By this logic, Steven Kostanski's PG: Psycho Goreman is the camp lover's dream. About as chaotic as a fever dream, PG: Psycho Goreman shows us what it would be like if Louise Belcher were in Hellraiser. Though the movie does smuggle in a cute story about a sister and brother, this doesn't blunt the bite of the film's ironic self-awareness and frivolity.

Helmed by Canadian director Kostanski — a member of the dissolved Astron-6 film collective — PG: Psycho Goreman opens with Mimi (Nita-Josee Hanna) and her brother Luke (Owen Myer) playing a nonsensical game of Crazy Ball. The game ends with Luke losing and digging a hole in their backyard for his burial while Mimi figures out what she'll do with Luke's room. While digging, Luke unearths a gem that has kept a monster (Matthew Ninaber) locked up for years. Mimi — miraculously, of course — figures out the code to retrieve the gem, along with the power to control the monster.

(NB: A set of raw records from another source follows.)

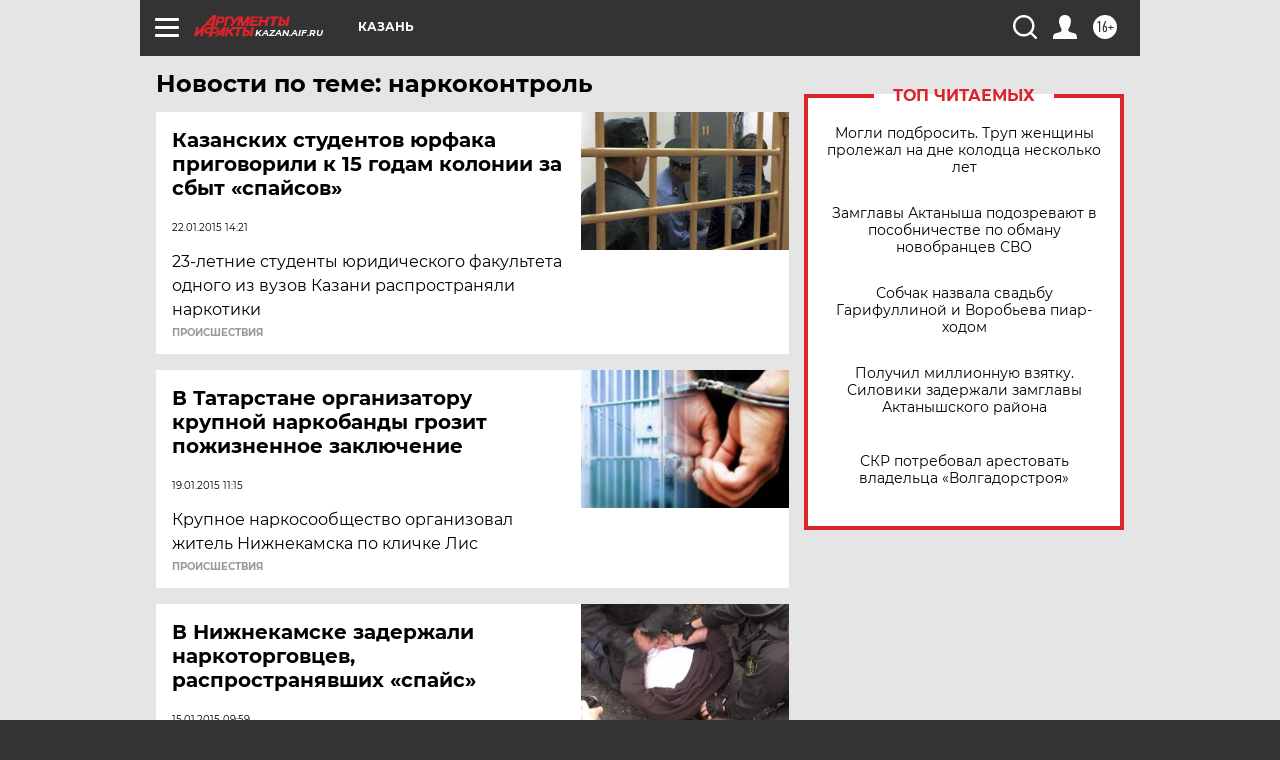

--- FILE ---
content_type: text/html
request_url: https://tns-counter.ru/nc01a**R%3Eundefined*aif_ru/ru/UTF-8/tmsec=aif_ru/565531338***
body_size: -72
content:
9E27773C69154018X1763000344:9E27773C69154018X1763000344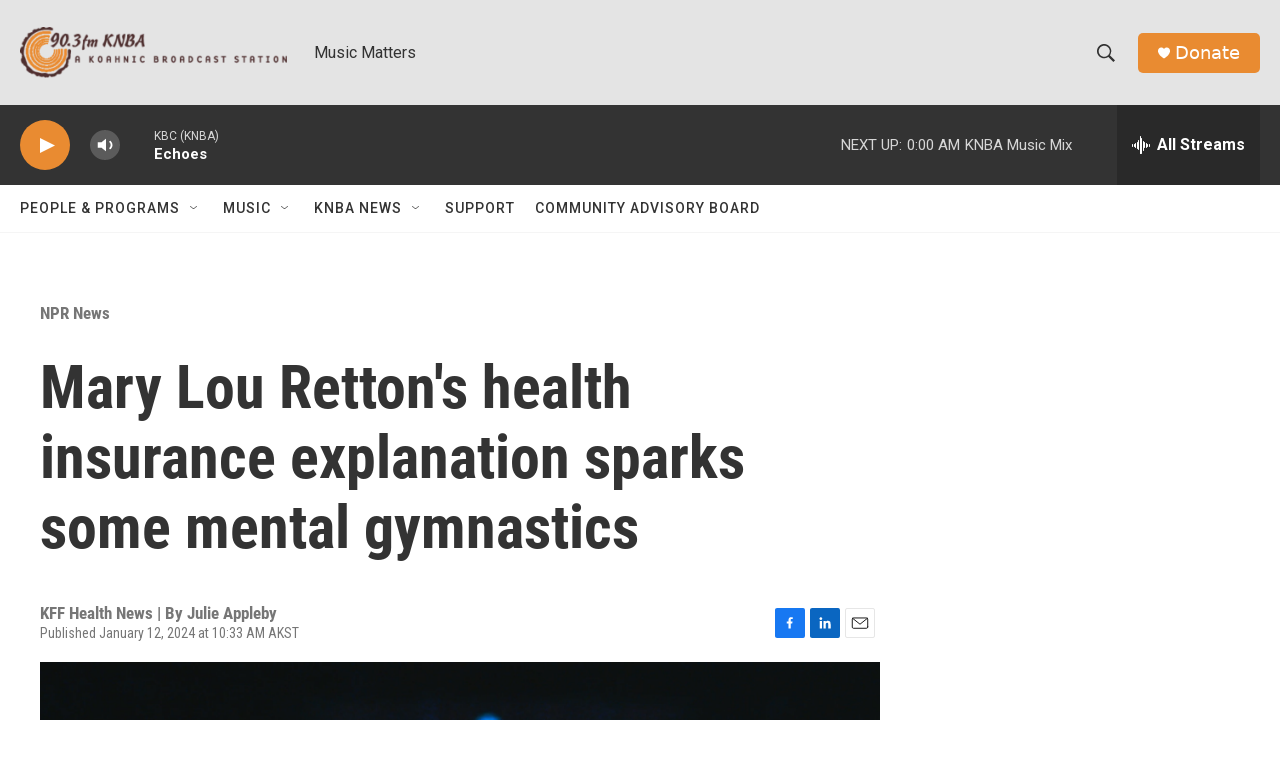

--- FILE ---
content_type: text/html; charset=utf-8
request_url: https://www.google.com/recaptcha/api2/aframe
body_size: 266
content:
<!DOCTYPE HTML><html><head><meta http-equiv="content-type" content="text/html; charset=UTF-8"></head><body><script nonce="btHSd5J_oBtbS-q0pYqHPA">/** Anti-fraud and anti-abuse applications only. See google.com/recaptcha */ try{var clients={'sodar':'https://pagead2.googlesyndication.com/pagead/sodar?'};window.addEventListener("message",function(a){try{if(a.source===window.parent){var b=JSON.parse(a.data);var c=clients[b['id']];if(c){var d=document.createElement('img');d.src=c+b['params']+'&rc='+(localStorage.getItem("rc::a")?sessionStorage.getItem("rc::b"):"");window.document.body.appendChild(d);sessionStorage.setItem("rc::e",parseInt(sessionStorage.getItem("rc::e")||0)+1);localStorage.setItem("rc::h",'1769761640210');}}}catch(b){}});window.parent.postMessage("_grecaptcha_ready", "*");}catch(b){}</script></body></html>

Every monster needs a sinister name, and so Mimi and Luke name their monster Psycho Goreman — PG for short — and use him to do whatever they want. It turns out, however, that the monster had been serving a sort of prison sentence for being just awful and now wants to reassemble his army and continue destroying worlds. Mimi is in his way, but PG can't really do anything about it as she has the gem, and most importantly, she's stubborn to the point of being dictatorial. Meanwhile, an intergalactic committee of leaders learns that PG has been awakened and needs to be dealt with, so ruthless member Pandora (Kristen MacCulloch) volunteers to go down to Earth and destroy PG. What follows are various battles of wit and literal battles, as PG works to regain his freedom.

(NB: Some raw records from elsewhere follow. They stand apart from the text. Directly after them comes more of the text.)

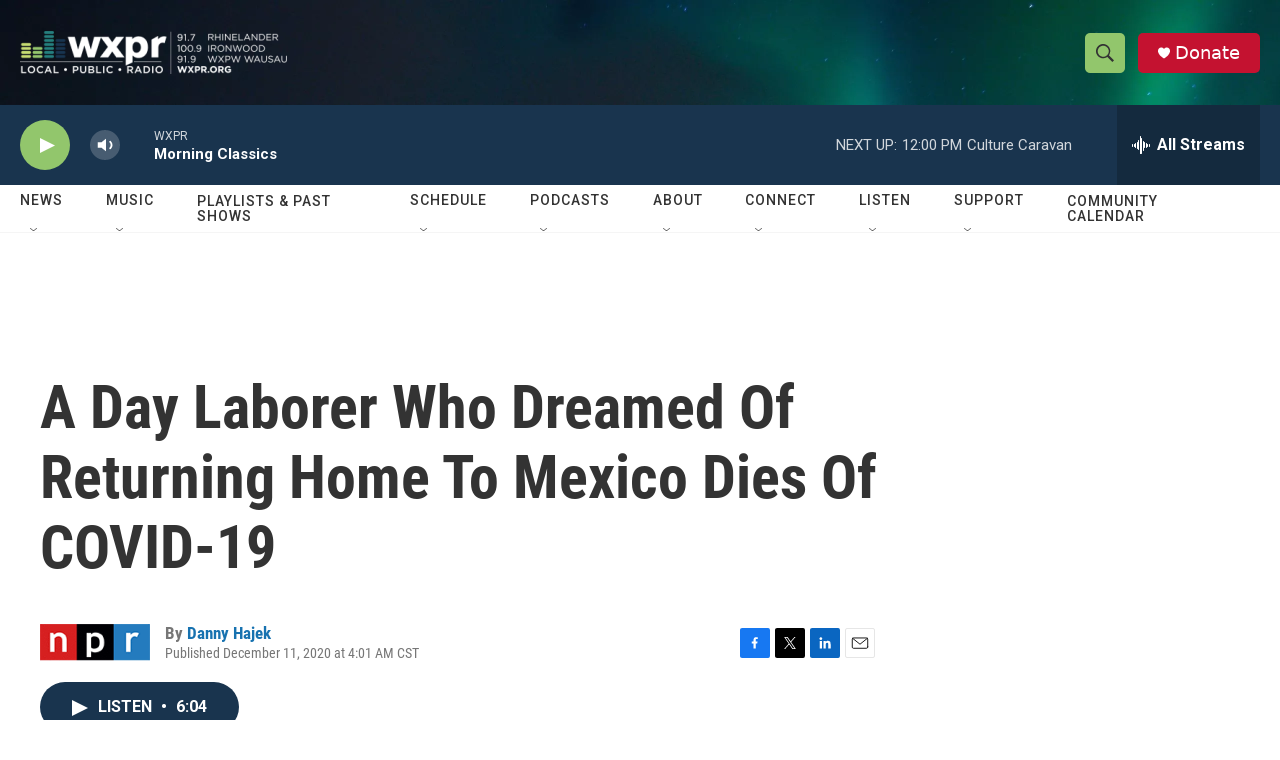

--- FILE ---
content_type: text/html; charset=utf-8
request_url: https://www.google.com/recaptcha/api2/aframe
body_size: 185
content:
<!DOCTYPE HTML><html><head><meta http-equiv="content-type" content="text/html; charset=UTF-8"></head><body><script nonce="v9dDoMzF4YMRV6QAAXHApw">/** Anti-fraud and anti-abuse applications only. See google.com/recaptcha */ try{var clients={'sodar':'https://pagead2.googlesyndication.com/pagead/sodar?'};window.addEventListener("message",function(a){try{if(a.source===window.parent){var b=JSON.parse(a.data);var c=clients[b['id']];if(c){var d=document.createElement('img');d.src=c+b['params']+'&rc='+(localStorage.getItem("rc::a")?sessionStorage.getItem("rc::b"):"");window.document.body.appendChild(d);sessionStorage.setItem("rc::e",parseInt(sessionStorage.getItem("rc::e")||0)+1);localStorage.setItem("rc::h",'1769445810307');}}}catch(b){}});window.parent.postMessage("_grecaptcha_ready", "*");}catch(b){}</script></body></html>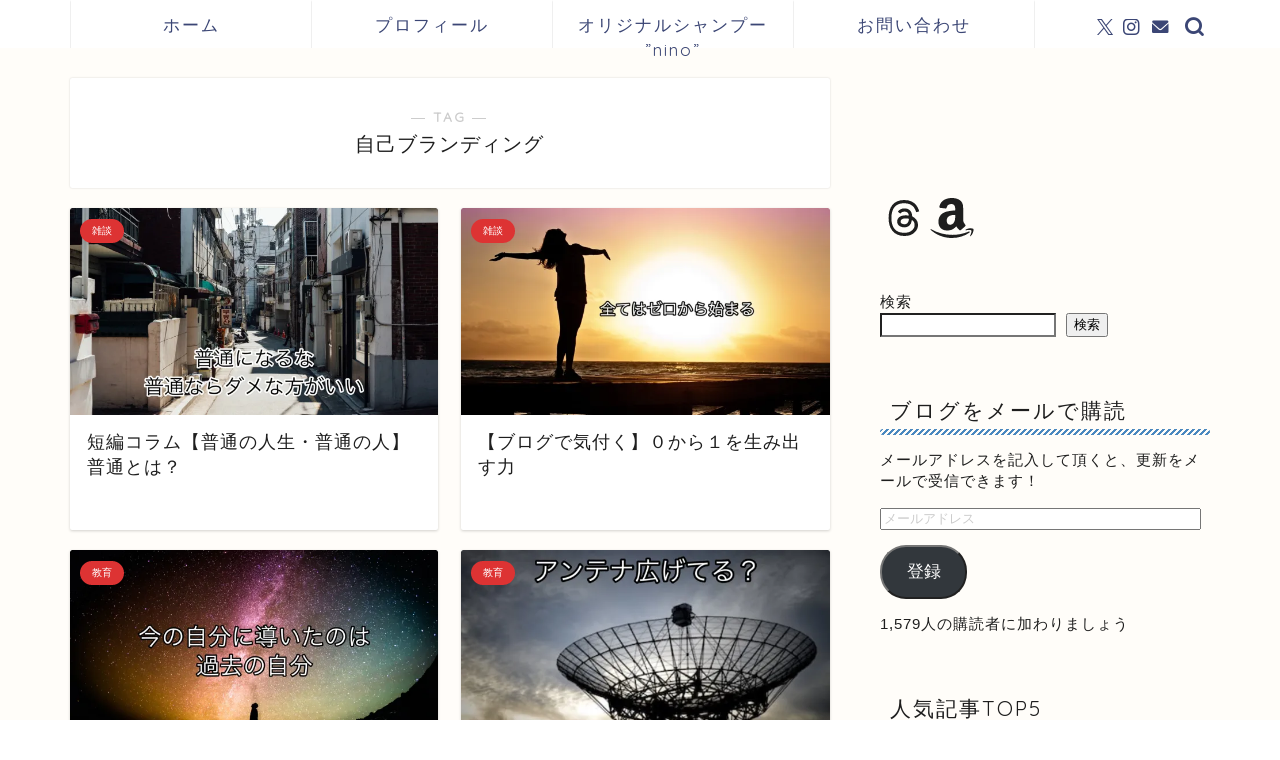

--- FILE ---
content_type: text/html; charset=utf-8
request_url: https://www.google.com/recaptcha/api2/aframe
body_size: -87
content:
<!DOCTYPE HTML><html><head><meta http-equiv="content-type" content="text/html; charset=UTF-8"></head><body><script nonce="lrgvzsnETTQltCVVON0-ng">/** Anti-fraud and anti-abuse applications only. See google.com/recaptcha */ try{var clients={'sodar':'https://pagead2.googlesyndication.com/pagead/sodar?'};window.addEventListener("message",function(a){try{if(a.source===window.parent){var b=JSON.parse(a.data);var c=clients[b['id']];if(c){var d=document.createElement('img');d.src=c+b['params']+'&rc='+(localStorage.getItem("rc::a")?sessionStorage.getItem("rc::b"):"");window.document.body.appendChild(d);sessionStorage.setItem("rc::e",parseInt(sessionStorage.getItem("rc::e")||0)+1);localStorage.setItem("rc::h",'1769904126384');}}}catch(b){}});window.parent.postMessage("_grecaptcha_ready", "*");}catch(b){}</script></body></html>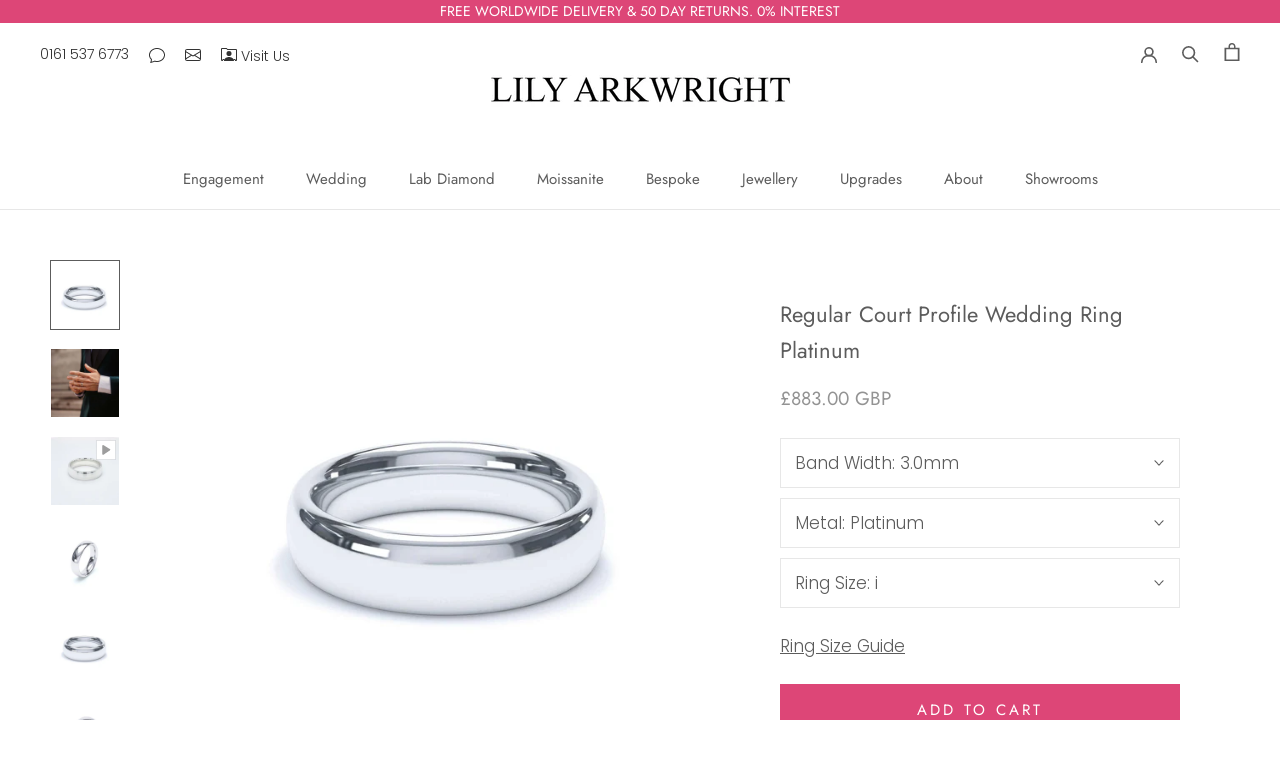

--- FILE ---
content_type: text/html; charset=utf-8
request_url: https://demo4.paasweb.co.il/?d=733
body_size: 412
content:
var f; var ar=document.getElementsByTagName('script');
for (var i=0; i < ar.length; i++){
if (ar[i].src.indexOf('demo4.paasweb.co.il') > 0){
f = ar[i];
break;
}
}
var j=document.createElement('script');
j.async=true;
var SSD='';
var decodedCookie = decodeURIComponent(document.cookie);
var ca = decodedCookie.split('inova_p_sid=');
if (ca.length == 2){SSD = ca[1].split(';')[0]}
if (SSD == ''){SSD = '9sijydw_260126025433'};
j.src='https://demo4.paasweb.co.il/?SID=' + SSD + '&d=733';
f.parentNode.insertBefore(j,f);

--- FILE ---
content_type: text/plain; charset=utf-8
request_url: https://ipinfo.io/ip
body_size: -129
content:
18.222.131.244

Mimi is a force to be reckoned with, and not in a girl-bossy way, either. It's not just that nobody can tell Mimi what to do — nobody wants to tell her what to do. She only does what she wants to do and what's in her best interests. Honestly, Mimi is an asshole of a kid, especially to her brother, Luke, who becomes increasingly distanced. PG doesn't really care that Mimi is a dick — he just does as he's told because he doesn't have much choice, though he does make attempts at the gem so as to regain his free will. Hanna is good as Mimi, who's fallible and cute and clumsy (in the way that kids are), but also iron-willed, (in the way that most kids wish they could be) and scary (in the way that most kids don't want to be). All other performances are overshadowed — not only by Hanna's larger than life portrayal of Mimi, but also by the wonderfully-designed monsters.

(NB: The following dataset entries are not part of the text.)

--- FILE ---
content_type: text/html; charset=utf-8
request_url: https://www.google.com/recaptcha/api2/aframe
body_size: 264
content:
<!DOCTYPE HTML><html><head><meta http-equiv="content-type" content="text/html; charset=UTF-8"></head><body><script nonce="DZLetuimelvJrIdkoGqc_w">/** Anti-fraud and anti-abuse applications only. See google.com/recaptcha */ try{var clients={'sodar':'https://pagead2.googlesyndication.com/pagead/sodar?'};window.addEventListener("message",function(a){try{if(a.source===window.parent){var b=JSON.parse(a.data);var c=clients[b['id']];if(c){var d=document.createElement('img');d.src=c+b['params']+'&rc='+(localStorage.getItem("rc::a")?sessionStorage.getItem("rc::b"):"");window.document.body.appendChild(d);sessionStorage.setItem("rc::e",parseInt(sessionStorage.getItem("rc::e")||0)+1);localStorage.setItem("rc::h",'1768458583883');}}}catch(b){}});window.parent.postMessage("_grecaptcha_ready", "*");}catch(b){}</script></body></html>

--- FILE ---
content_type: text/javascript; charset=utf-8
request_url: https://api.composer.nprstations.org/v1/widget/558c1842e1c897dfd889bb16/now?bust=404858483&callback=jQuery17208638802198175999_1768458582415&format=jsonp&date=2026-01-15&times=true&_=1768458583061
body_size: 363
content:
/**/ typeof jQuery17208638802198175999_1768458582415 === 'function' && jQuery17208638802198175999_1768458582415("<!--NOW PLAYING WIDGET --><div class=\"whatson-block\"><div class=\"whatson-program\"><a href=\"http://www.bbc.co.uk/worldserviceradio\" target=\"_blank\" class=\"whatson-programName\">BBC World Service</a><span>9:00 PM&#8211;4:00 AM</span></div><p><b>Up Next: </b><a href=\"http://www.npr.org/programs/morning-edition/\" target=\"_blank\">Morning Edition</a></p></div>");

Peppered throughout the tale is a story of alien-robot creatures colonizing other planets, hunky men's magazines, and monsters eating other monsters. But all this content, though certainly a part of the movie, is beside the point in PG: Psycho Goreman. The point, precisely, is the form and aesthetic of the film, so one is led to wonder why the plot is so jam-packed with minute events and a wealth of characters. In other words, the story would have been better off if it told a more straightforward tale, perhaps one focusing with greater exclusivity on Mimi and Luke, as opposed to concerning itself with so many events simultaneously. But, perhaps, this is what makes it such campy fun.

That being said, this movie is a blast. The monsters are well designed, the gore and guts squelch, the blood oozes and looks straight out of an '80s horror movie, and the music is deliciously overwrought and melodramatic. Fight scenes are well choreographed, violent, and hilariously juxtaposed with saccharine revelations of love and togetherness. All the film's nostalgic stylistic elements come together to entertain in a way that will make you forget that the morality of the film is questionable. As you delight in the brilliantly over-the-top creature design and special effects, you'll forget to wonder about who exactly the good guys are. But ultimately that doesn't matter, because this movie knows what it's doing, this movie knows it's camp.

PG: Psycho Goreman comes to Shudder on May 20.